Semangat lain saya dapat dari istri Beliau. Dr. Saria Marantika. Saat sebelum menyelesaikan skripsi saya dan menyelesaikan pelayanan saya, beliau datang ke desa tempat saya melayani dan masuk di rumah orang-orang desa, memeluk 'Mbok Karjo' yang baru pulang dari kebun dan menciumnya, membersihkan lantai desa yang kotor dengan menyeka sisa makanan yang jatuh dari meja dengan tissue, bahkan berjalan kaki mengunjungi beberapa jemaat desa di Belang, Terbah, Patuk Gunung Kidul. Saat kami keringatan sesudah berjalan kaki jauh, beliau menyuruh kami untuk bersiul-siul kecil. Konon kata bu Chris, angin akan segera berhembus. Bu Chris juga pernah mengajariku secara tidak langsung tentang kesabaran. Saat kami antri akan menghadap dosen pembimbing, Beliau yang adalah pimpinan, dan bahkan pemilik kampus itu ikut antri dengan kami untuk menghadap Pak Noor yang notabene adalah anak didiknya. Sambil antri beliau berseloroh. Kita harus mempraktekan filsafat "gareng-Petruk." Sabar Subur, ora sabar mlebu kubur utowo dhadi bubur. Mudah-mudahan tidak salah ejaanya. Sabar menanti sama dengan subur. Tidak sabar akan masuk kubur atau jadi bubur. Kesehatan Ibu Chris saat terakhir saya bicara dengan beliau pada makan siang rapat pimpinan STII Nasional di Jogjakarta sudah tidak sesehat dulu. Tapi semangatnya masih tetap semangat Ibu Chris dulu saat ke Gunung Kidul


Semoga saja api pak Chris tidak padam dan dipadamkan.

2 komentar:

Anonim mengatakan...

Bung..Anda salah mengenal Sdr pendeta Christ Marantika,beliau pemimpin Kristen yg tidak bisa diteladani, porno, umur sudah uzur,stroke,masih doyan perempuan,sampaikan ke Pak Christ ,masak ama orang dekatnya mau diajak tidur di kamarnya, org ini sukanya menginap di Hotel Quality Yogyakarta,padahal punya rumah di Yogyakarta, kesempatan ini selama ini dipakai untuk mengumbar hawa nafsunya, kasihan istrinya yang menderita sampai stroke duluan, orang ini bangsat , menodai agama Kristen, apa setiap perempuannya di organisasinya untuk bisa memunculkan ide baru harus tidur tidupran dengannya?

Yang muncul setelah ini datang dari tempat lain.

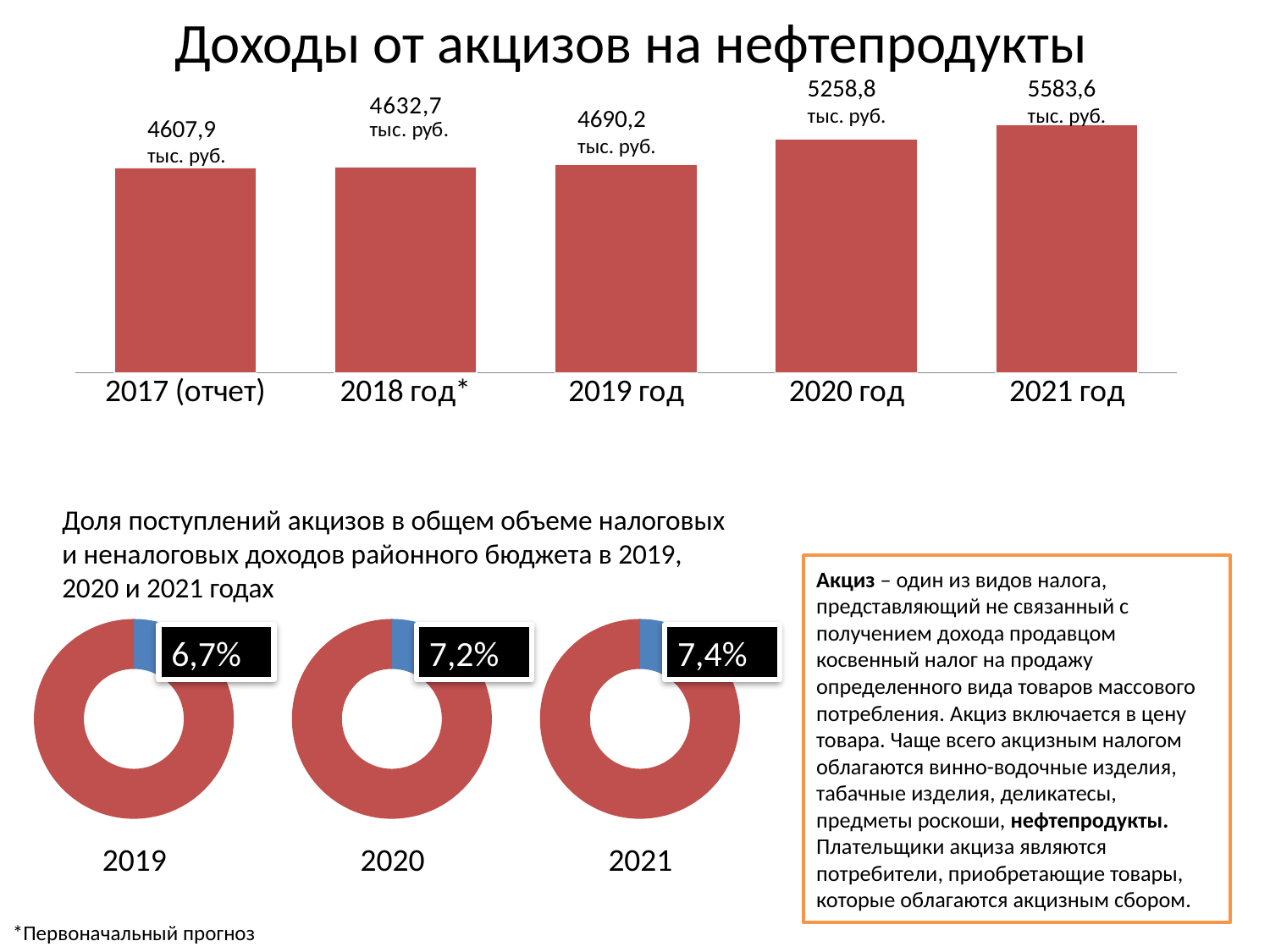
In the bar chart 'Доходы от акцизов на нефтепродукты', what is the difference between the values for 2020 год and 2019 год? 568,6 тыс. руб. In the bar chart 'Доходы от акцизов на нефтепродукты', which year has the highest value? 2021 год In the donut charts at the bottom of the slide, what share is shown for 2019? 6,7% In the bar chart 'Доходы от акцизов на нефтепродукты', which year has the lowest value? 2017 (отчет) In the bar chart 'Доходы от акцизов на нефтепродукты', which is larger: the value for 2018 год* or the value for 2020 год? 2020 год In the bar chart 'Доходы от акцизов на нефтепродукты', what is the value for 2017 (отчет)? 4607,9 тыс. руб. In the bar chart 'Доходы от акцизов на нефтепродукты', what is the difference between the values for 2021 год and 2017 (отчет)? 975,7 тыс. руб. In the bar chart 'Доходы от акцизов на нефтепродукты', what is the value for 2020 год? 5258,8 тыс. руб. In the donut charts at the bottom of the slide, what share is shown for 2021? 7,4% What kind of chart is the top chart 'Доходы от акцизов на нефтепродукты'? Bar chart In the bar chart 'Доходы от акцизов на нефтепродукты', do the values rise or fall from 2017 to 2021? Rise How many bars are in the bar chart 'Доходы от акцизов на нефтепродукты'? 5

Wah..berita ini sebaiknya Bung beritahu ke pengurus wanita,jgn2 yg bujang bujang sudah menjadi korbannya di sekolah tinggi teologi!!!

Anonim mengatakan...

Pak. anda tidak punya cukup fakta untuk menuduh Dr. Chris Marantika dengan tuduhan-tuduhan demikian. trimakasih.